Se trata del primer indicio de que la campaña, además de larga (ocho meses), será muy dura, ya que, tras la rocambolesca elección de 2000 y varias medidas discutidas del Gobierno de Bush, ambas partes no ocultan cierta animosidad entre sí.
El Partido Demócrata y familiares de las víctimas de los atentados han acusado al presidente de usar el terrorismo con fines electorales, mientras que la campaña de Bush se ha defendido de esas críticas.
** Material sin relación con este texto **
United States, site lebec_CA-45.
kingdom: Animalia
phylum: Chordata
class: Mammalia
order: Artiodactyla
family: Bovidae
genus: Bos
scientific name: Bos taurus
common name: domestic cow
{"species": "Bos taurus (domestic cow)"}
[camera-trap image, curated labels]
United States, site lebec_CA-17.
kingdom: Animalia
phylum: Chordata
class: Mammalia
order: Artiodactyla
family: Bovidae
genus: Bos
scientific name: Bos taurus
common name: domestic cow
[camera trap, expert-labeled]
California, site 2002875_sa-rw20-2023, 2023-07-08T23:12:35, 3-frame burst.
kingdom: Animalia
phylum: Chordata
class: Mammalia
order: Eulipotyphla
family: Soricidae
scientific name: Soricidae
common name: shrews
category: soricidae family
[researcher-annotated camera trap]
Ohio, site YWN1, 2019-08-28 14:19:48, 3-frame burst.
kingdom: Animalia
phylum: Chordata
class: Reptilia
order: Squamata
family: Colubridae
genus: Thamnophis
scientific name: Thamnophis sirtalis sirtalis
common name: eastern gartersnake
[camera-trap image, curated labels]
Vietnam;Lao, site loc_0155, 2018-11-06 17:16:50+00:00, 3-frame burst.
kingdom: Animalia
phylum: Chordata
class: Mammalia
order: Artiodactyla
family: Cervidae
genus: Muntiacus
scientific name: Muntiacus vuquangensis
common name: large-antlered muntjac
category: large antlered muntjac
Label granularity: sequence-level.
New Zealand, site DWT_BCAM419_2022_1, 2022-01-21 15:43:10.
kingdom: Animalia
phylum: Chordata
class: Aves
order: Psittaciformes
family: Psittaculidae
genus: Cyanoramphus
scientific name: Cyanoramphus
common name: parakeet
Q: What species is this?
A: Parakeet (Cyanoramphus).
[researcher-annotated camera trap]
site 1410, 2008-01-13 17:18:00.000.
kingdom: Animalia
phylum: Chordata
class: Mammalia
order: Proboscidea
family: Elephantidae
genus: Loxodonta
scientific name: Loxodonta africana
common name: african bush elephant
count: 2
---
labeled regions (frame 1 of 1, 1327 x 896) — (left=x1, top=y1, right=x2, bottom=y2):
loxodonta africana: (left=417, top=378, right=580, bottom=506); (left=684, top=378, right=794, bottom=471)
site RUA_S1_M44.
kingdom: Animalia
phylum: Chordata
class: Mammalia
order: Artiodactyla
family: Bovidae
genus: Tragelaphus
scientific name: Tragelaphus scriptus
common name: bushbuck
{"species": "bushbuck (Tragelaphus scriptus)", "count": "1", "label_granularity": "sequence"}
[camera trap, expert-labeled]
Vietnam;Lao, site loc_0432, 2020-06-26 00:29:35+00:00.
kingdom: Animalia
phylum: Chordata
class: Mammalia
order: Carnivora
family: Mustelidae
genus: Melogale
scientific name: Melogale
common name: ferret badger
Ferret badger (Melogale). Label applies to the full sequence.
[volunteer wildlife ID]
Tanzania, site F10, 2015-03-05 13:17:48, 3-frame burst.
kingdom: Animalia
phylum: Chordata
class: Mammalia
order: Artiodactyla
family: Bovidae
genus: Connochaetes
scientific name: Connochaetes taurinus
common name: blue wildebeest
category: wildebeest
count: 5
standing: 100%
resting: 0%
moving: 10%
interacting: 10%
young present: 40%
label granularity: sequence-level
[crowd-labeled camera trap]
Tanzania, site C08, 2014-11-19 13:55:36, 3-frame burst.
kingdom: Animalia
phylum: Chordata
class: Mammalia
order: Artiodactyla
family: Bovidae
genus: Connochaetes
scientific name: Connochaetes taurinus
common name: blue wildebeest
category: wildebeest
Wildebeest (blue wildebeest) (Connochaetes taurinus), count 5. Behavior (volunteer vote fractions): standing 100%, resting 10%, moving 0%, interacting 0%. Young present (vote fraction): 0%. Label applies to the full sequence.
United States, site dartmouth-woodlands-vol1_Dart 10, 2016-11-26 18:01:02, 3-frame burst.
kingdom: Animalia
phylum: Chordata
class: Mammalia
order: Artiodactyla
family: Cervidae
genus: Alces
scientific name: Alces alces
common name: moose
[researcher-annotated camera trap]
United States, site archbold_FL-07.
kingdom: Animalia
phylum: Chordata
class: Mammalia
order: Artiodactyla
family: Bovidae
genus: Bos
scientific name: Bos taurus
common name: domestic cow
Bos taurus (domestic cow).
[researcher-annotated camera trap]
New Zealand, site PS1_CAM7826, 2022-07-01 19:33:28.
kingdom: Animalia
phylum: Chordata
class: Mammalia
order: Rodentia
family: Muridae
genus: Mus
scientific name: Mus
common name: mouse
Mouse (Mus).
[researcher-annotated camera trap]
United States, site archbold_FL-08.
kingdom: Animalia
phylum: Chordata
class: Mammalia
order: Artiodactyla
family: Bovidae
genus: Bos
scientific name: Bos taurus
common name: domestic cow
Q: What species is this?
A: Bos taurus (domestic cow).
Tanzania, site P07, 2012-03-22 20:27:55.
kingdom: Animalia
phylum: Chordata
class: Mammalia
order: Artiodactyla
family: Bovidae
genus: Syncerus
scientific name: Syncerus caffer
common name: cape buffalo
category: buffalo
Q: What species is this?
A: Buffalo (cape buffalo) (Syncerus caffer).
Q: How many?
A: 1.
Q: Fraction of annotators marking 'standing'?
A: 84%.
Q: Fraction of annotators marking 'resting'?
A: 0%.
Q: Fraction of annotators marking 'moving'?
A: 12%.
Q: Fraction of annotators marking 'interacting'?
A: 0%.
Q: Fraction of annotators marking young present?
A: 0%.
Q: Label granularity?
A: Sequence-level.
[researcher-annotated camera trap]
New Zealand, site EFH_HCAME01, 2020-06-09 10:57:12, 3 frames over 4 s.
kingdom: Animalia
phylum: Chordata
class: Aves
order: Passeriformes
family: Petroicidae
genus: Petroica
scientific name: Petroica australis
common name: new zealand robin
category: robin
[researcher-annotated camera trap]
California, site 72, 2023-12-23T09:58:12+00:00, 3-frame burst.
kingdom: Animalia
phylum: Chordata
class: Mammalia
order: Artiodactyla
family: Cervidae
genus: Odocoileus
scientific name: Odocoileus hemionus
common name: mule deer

“El anuncio es un recordatorio de nuestra experiencia común. El 11 de septiembre no es simplemente una acontecimiento del pasado, fue una gran tragedia”, declaró ayer Karen Hughes, una destacada asesora del presidente.
En unas declaraciones a la cadena de televisión ABC, Hughes consideró que el uso de las imágenes, entre ellas unas de Bush sobre los escombros de las Torres Gemelas, “está hecho con delicadeza”.
No opinaron lo mismo varios familiares de víctimas de los atentados. Varios de ellos manifestaron su repulsa en declaraciones a la prensa estadounidense.
Por ejemplo, Monica Gabrielle, cuyo esposo murió en las Torres Gemelas, declaró al diario New York Daily News que el anuncio “no tiene escrúpulos” y supone “una bofetada en la cara” de las familias.
Colleen Kelly, quien perdió a un hermano y dirige una organización de familiares de víctimas llamada “Mañana pacífico”, afirmó que los anuncios “me dan ganas de vomitar”.
En cuanto al Partido Demócrata, éste consideró simplemente que la campaña de Bush pretende usar el terrorismo como argumento electoral en su favor.